L’AGGRESSIONE – «Ad un certo punto arrivano in sequenza il padre della vittima ed il fidanzato, nel bel mezzo di calci, pugni e mazze da baseball -racconta Nessuno Tocchi Ippocrate, associazione a tutela di medici e infermieri- l’autista del mezzo di soccorso riceve un cazzotto in pieno volto ed i suoi occhiali da vista vanno in frantumi. L’equipaggio ,senza perdersi d’animo, preme il tasto “aggressione in corso” sul tablet, ma fino alle ore 7 non si vedono arrivare le forze dell’ordine all’arrivo di un altro manipolo di energumeni l’equipaggio sale a bordo e fugge».

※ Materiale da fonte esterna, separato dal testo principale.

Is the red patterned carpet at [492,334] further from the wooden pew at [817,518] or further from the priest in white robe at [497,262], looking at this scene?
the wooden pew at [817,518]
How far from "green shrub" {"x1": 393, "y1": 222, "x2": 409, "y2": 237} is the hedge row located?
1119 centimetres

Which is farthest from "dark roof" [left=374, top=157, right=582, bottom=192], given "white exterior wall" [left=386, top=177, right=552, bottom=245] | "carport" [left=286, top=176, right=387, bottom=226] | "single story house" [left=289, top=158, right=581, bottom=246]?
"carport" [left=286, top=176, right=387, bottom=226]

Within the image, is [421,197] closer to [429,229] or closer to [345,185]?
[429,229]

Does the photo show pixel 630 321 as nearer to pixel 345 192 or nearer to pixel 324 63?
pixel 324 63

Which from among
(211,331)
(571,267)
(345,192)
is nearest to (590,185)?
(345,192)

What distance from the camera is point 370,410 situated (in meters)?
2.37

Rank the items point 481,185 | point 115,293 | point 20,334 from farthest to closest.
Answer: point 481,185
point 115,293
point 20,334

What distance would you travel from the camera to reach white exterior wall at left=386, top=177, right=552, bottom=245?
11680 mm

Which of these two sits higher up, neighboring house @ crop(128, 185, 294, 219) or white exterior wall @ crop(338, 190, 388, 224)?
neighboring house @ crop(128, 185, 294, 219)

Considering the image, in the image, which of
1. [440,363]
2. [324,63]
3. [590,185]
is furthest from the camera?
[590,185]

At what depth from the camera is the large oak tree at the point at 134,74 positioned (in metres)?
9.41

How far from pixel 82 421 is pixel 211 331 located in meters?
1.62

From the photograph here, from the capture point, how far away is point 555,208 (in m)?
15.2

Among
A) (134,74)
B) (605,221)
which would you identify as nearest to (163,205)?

LA CONDANNA – L’episodio è stato condannato dal sindaco di Quarto Antonio Sabino che ha espresso solidarietà e vicinanza all’autista ferito «Siamo vicini all’autista del 118, nostro concittadino, che è stato aggredito con un pugno in pieno volto mentre svolgeva il proprio lavoro, e all’infermiera che era di turno insieme a lui e che ha avuto una contusione al polso. Episodi violenti come questo non possono e non devono passare impuniti. Certo che, nelle sedi opportune, verrà fatta chiarezza sulla situazione e che chi ha sbagliato si assumerà le proprie responsabilità».